Moyens produits au pourvoi incident par la SCP Waquet, Farge et Hazan, avocat aux Conseils pour la société DHL Holding France, venant aux droits de la société Danzas.
PREMIER MOYEN DE CASSATION :
IL EST FAIT GRIEF à l'arrêt attaqué d'avoir déclaré le commissionnaire de transport, la société Danzas aux droits de laquelle vient la société DHL Holding France, mal fondé à demander l'application de l'article L. 133-3 du Code de commerce et d'avoir, en conséquence, déclaré le destinataire, la société Bruker Biospin, et son assureur, la société Allianz Versicherung AG, recevables et non forclos en leur action ;
AUX MOTIFS QUE la société DHL n'est pas fondée à opposer la fin de nonrecevoir triée de l'article L. 133-3 du Code de commerce ; que ce n'est que le 24 juillet 2003 que la livraison a eu lieu ; que le destinataire a apposé des réserves sur la lettre de voiture ; « manque un colis-colis endommagés », réserves contre-signées par le chauffeur de DHL Express et donc acceptées ; que, dès le 25 juillet, Brucker Biospin adressait au Directeur régional de Strasbourg de DHL Express une lettre recommandée AR ayant pour objet « déclaration de sinistre » rappelant que le matériel réparti en 6 colis pour un poids total de 850 kg avait été enlevé le 17 juillet, que l'accident avait eu lieu dans la nuit du 17 au 18 juillet, se plaignant de n'en avoir pas été avisé avant le 22, indiquant que les colis endommagés avaient été livrés le 24 juillet et réclamant un avoir concernant les frais de transport ainsi que « les frais de dédommagement couverts par votre assurance » ; que la lettre a, selon le cachet de la poste de Wissembourg, été envoyée le 26 juillet ; qu'il importe peu qu'elle n'ait été présentée au destinataire que le 2 août ; que les formalités prévues par l'article L. 133-3 du Code de commerce ont été accomplies ;
1° ALORS QUE l'accomplissement des formalités prévues par l'article L. 133-3 du Code de commerce ne cesse, par exception, d'être obligatoire que si le destinataire a formulé, au moment même de la livraison, des réserves motivées acceptées par le transporteur ; qu'en l'espèce, la société DHL Holding France faisait valoir, dans ses écritures, qu'elle était en droit de se prévaloir de la forclusion de l'article L. 133-3 du Code de commerce dès lors que les réserves portées sur la lettre de voiture en date du 24 juillet 2003 n'étaient ni précises, ni motivées ; qu'en s'abstenant de répondre à ce moyen, la Cour d'appel a privé sa décision de motifs en violation de l'article 455 du Code de procédure civile ;
2° ALORS QUE seule l'acceptation par le transporteur de réserves précises et motivées peut dispenser le destinataire des formalités de l'article L. 133-3 du Code de commerce ; que tel n'est pas le cas de réserves mentionnant uniquement « manque un colis – colis endommagés » ; qu'ainsi, au cas où il serait considéré que la Cour d'appel s'est fondée sur la réserve imprécise en date du 24 juillet 2003, contresignée par le chauffeur de DHL Express, pour rejeter la fin de non-recevoir soulevée par la société DHL Holiding France, la cassation est encourue pour violation de l'article L. 133-3 du Code de commerce ;
3° ALORS QUE la réception des objets transportés éteint toute action contre le voiturier pour avarie ou perte partielle si dans les trois jours, non compris les jours fériés qui suivent celui de cette réception, le destinataire n'a pas notifié au voiturier, par acte extrajudiciaire ou par lettre recommandée, sa protestation motivée sauf à rapporter la preuve d'un cas de force majeure ou d'une fraude du voiturier ou avoir formulé des réserves acceptées ; que ne saurait constituer une protestation motivée faisant obstacle à l'invocation de cette fin de non-recevoir la lettre recommandée faisant état, comme en l'espèce, de « colis endommagés » sans préciser l'importance et la nature des dommages ; qu'en jugeant néanmoins que les formalités prévues ont été accomplies et en déboutant la société DHL Express de la fin de non-recevoir par elle soulevée, la Cour d'appel a méconnu les exigences de l'article L. 133-3 du Code de commerce.
● ● ●
*Consignes:*
1. D'après la source, quel était le poids total du matériel réparti en six colis ?
2. Reproduisez le passage de la source qui va de « Moyens produits au » jusqu'à « la société Danzas. » inclus.
● ● ●
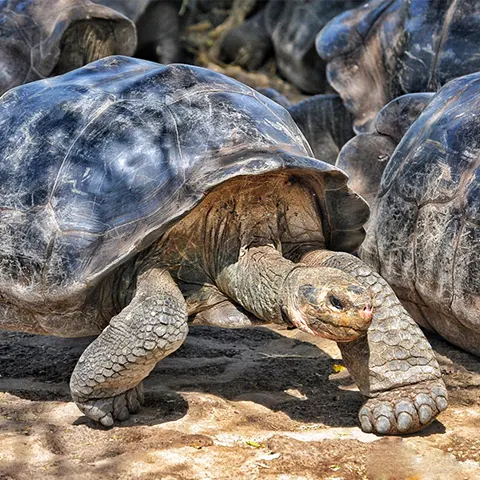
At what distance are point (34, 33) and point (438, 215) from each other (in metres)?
4.32

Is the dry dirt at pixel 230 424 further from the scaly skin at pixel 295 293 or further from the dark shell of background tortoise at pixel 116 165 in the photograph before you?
the dark shell of background tortoise at pixel 116 165

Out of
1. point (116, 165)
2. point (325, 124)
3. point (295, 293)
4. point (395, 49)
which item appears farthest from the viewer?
point (325, 124)

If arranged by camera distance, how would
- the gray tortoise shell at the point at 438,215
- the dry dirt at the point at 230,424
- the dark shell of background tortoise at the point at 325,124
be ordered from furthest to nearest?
the dark shell of background tortoise at the point at 325,124, the gray tortoise shell at the point at 438,215, the dry dirt at the point at 230,424

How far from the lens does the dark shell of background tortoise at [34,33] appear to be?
764cm

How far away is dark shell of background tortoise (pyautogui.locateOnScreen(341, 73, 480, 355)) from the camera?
431 cm

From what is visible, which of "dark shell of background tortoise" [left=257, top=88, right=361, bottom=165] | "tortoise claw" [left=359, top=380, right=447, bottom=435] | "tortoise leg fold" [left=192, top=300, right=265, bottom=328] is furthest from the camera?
"dark shell of background tortoise" [left=257, top=88, right=361, bottom=165]

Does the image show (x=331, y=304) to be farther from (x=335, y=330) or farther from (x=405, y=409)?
(x=405, y=409)

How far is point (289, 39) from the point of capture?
1085cm


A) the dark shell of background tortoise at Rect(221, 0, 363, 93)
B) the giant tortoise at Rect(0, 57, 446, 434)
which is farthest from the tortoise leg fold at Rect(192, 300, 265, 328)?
the dark shell of background tortoise at Rect(221, 0, 363, 93)

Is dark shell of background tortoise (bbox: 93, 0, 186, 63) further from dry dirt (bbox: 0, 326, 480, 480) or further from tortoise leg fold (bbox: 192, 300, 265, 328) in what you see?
tortoise leg fold (bbox: 192, 300, 265, 328)

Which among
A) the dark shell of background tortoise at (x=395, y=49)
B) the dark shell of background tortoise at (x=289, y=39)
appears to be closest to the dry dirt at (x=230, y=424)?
the dark shell of background tortoise at (x=395, y=49)

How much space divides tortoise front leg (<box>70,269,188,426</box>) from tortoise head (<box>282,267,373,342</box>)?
1.40 feet

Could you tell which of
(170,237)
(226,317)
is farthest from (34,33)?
(226,317)

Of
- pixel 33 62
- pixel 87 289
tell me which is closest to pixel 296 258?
pixel 87 289
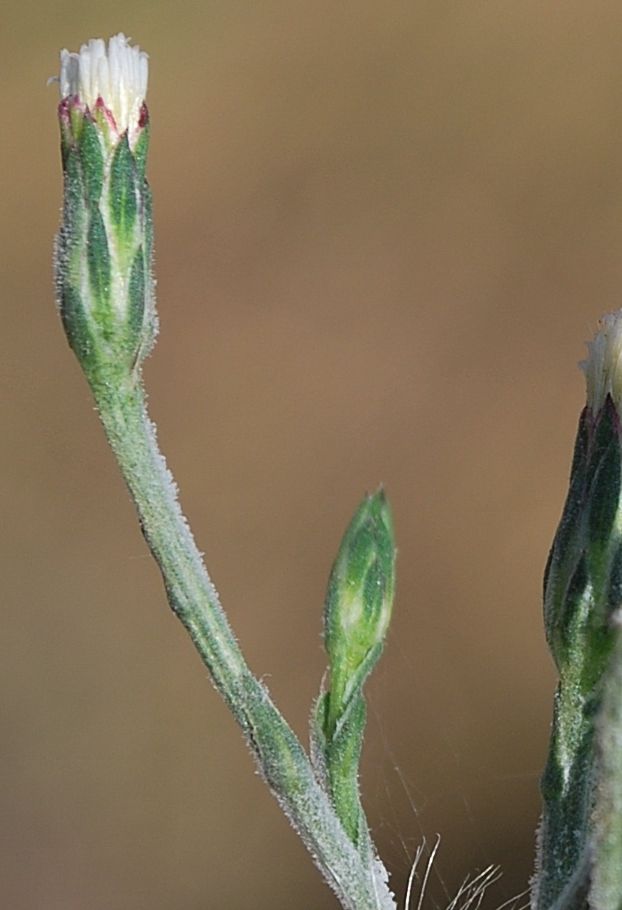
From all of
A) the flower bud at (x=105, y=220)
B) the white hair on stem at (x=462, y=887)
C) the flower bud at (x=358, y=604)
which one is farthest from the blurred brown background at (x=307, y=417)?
the flower bud at (x=105, y=220)

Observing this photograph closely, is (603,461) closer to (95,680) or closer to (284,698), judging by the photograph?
(284,698)

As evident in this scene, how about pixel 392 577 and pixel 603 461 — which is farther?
pixel 392 577

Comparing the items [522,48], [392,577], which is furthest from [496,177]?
[392,577]

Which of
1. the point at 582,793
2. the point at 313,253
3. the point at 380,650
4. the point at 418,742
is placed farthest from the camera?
the point at 313,253

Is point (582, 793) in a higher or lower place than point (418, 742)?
lower

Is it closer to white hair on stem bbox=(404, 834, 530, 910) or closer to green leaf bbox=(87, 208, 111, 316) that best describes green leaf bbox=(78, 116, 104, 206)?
green leaf bbox=(87, 208, 111, 316)

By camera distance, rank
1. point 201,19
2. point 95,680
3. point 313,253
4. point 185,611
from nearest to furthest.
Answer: point 185,611
point 95,680
point 313,253
point 201,19

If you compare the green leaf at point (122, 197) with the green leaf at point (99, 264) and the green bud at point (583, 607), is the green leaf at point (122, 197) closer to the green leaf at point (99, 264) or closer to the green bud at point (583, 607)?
the green leaf at point (99, 264)
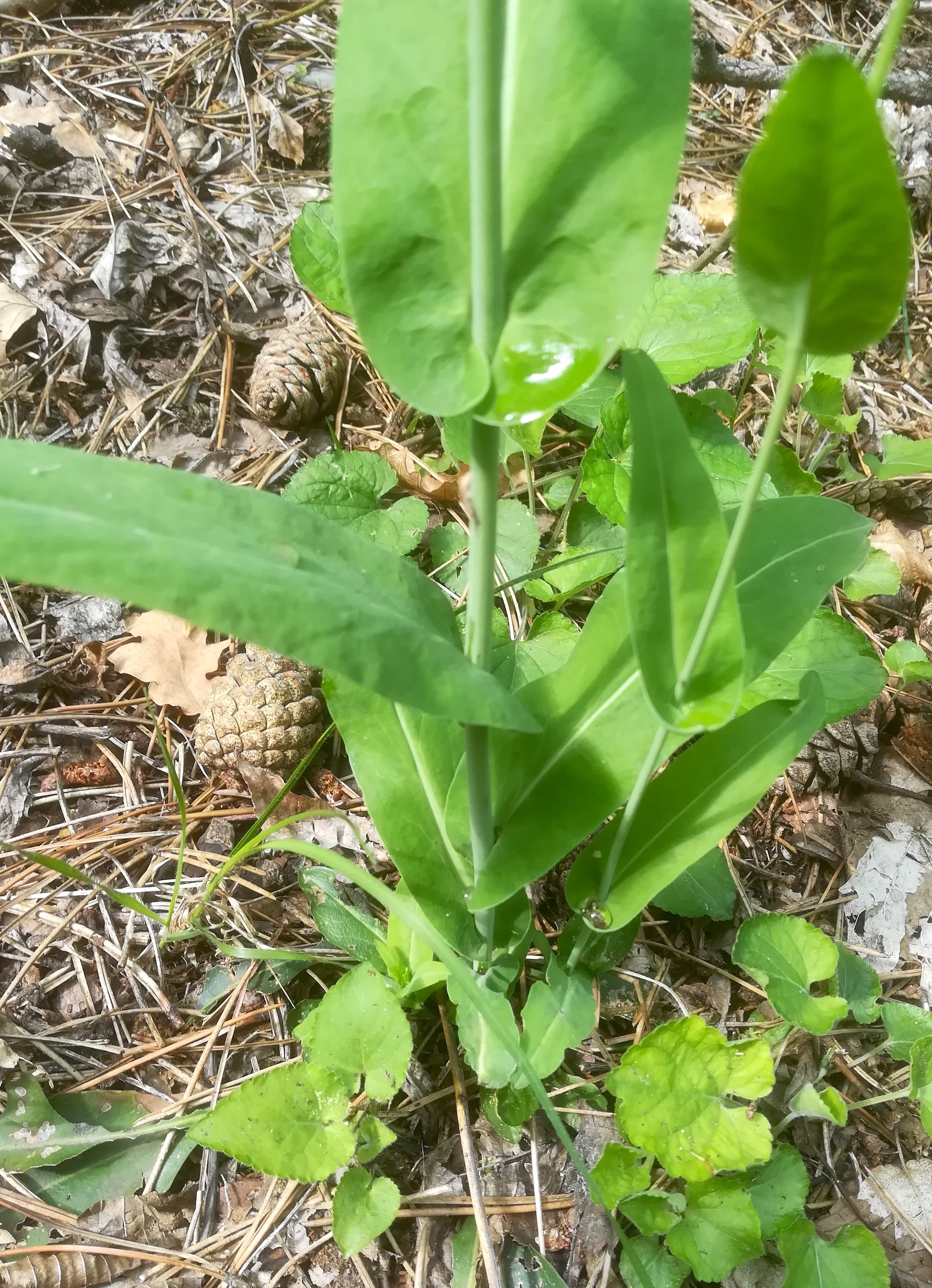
● ● ●
*Réponses dans l'ordre:*
1. 850 kg.

2.
Moyens produits au pourvoi incident par la SCP Waquet, Farge et Hazan, avocat aux Conseils pour la société DHL Holding France, venant aux droits de la société Danzas.